Das Ausmaß der Dienstbarkeit richtet sich nach dem Inhalt des Titels, insbesondere dem Zweck der Dienstbarkeit (RIS-Justiz RS0011720). Die Auslegung des Umfangs ist eine Frage des Einzelfalls (RIS-Justiz RS0011720 [T7 und T17]; allgemein zur Vertragsauslegung: RIS-Justiz RS0042936 uva). Bei der Beurteilung, ob eine Verletzung des Dienstbarkeitsrechts vorliegt, sind die widerstreitenden Interessen des Berechtigten und des Verpflichteten in ein billiges Verhältnis zu setzen (RIS-Justiz RS0011740; RS0011733). Diese Interessenabwägung ist aber eine Frage des Einzelfalls (RIS-Justiz RS0011733 [T11]; RS0044201 [T8]). Auch bei einer nur geringfügigen, aber dauerhaften Störung des Servitutsrechts ist nach der Rechtsprechung die Klage des Servitutsberechtigten berechtigt (RIS-Justiz RS0037140).
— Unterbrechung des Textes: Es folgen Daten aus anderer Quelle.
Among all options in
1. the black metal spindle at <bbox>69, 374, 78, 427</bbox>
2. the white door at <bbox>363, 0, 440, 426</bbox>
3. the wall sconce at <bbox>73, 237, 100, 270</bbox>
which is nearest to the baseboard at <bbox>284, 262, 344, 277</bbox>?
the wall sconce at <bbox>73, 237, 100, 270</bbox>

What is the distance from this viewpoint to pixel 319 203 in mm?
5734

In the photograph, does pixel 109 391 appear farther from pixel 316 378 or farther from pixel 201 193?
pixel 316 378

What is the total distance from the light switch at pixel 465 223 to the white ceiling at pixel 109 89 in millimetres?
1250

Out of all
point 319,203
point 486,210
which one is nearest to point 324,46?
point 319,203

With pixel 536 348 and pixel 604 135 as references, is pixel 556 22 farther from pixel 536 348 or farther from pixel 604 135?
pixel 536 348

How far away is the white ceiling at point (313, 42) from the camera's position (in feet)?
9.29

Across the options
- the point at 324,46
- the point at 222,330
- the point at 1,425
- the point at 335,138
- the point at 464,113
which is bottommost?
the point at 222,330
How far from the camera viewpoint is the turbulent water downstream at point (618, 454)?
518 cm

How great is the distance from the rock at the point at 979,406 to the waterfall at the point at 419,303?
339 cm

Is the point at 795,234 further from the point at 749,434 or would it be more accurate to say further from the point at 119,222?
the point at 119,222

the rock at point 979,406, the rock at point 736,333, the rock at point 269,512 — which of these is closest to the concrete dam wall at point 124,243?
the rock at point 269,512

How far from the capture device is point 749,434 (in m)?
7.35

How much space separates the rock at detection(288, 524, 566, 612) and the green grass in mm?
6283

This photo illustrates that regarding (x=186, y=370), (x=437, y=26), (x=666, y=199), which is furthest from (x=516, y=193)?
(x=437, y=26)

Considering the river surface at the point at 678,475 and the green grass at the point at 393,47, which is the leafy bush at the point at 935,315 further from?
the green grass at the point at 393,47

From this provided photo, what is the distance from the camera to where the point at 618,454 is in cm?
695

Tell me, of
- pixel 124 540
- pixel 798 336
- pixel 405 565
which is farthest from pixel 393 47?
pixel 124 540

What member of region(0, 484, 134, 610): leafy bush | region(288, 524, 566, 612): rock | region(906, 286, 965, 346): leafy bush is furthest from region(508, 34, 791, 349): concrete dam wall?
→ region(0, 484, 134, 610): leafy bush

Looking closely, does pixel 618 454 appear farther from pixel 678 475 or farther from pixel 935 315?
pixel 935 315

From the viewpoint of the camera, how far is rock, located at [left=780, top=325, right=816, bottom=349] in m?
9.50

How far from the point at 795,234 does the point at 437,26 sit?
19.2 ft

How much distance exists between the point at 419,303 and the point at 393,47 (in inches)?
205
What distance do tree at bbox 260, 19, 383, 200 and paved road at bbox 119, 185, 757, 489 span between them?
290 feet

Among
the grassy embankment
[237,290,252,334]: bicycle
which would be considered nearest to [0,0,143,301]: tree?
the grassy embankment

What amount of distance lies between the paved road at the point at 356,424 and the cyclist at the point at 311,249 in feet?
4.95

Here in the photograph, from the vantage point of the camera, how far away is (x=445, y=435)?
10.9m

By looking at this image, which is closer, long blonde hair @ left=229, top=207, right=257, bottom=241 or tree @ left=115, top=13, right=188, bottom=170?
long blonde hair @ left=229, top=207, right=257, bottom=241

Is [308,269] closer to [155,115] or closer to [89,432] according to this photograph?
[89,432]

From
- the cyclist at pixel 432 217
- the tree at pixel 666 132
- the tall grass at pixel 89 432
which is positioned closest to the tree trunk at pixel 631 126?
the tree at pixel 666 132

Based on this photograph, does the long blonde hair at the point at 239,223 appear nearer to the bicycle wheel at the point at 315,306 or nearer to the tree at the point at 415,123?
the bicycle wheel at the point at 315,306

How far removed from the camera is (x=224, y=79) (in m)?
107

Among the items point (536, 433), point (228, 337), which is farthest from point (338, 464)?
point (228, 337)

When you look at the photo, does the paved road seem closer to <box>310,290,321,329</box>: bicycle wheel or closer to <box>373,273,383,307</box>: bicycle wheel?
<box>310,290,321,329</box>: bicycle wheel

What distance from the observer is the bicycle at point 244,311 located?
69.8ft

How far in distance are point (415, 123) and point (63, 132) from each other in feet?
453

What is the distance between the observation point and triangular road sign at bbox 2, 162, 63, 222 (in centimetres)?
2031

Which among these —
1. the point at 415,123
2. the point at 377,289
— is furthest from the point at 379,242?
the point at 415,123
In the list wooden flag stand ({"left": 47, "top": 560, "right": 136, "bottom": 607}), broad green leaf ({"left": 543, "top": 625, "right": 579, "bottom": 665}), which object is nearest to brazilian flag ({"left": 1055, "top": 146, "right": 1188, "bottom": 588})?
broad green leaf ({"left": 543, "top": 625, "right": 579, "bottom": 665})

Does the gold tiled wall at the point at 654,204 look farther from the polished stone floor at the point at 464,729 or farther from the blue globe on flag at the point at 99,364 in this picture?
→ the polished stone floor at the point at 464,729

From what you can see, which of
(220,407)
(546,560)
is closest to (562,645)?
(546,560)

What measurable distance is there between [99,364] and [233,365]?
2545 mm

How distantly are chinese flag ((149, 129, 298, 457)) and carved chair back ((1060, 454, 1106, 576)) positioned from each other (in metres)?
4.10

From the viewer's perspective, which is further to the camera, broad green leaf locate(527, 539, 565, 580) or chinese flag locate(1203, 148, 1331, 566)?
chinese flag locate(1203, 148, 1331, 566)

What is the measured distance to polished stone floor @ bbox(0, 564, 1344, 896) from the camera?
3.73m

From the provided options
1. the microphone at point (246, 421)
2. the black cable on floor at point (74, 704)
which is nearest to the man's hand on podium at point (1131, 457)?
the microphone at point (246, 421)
Aus den dargelegten Gründen liegt eine aufzugreifende Fehlbeurteilung angesichts des festgestellten hohen Preises, der für die Einräumung der Dienstbarkeit bezahlt wurde, und der Feststellung des Vertragswillens („weitreichendes, alle möglichen Baumaßnahmen umfassendes Bauverbot") nicht vor.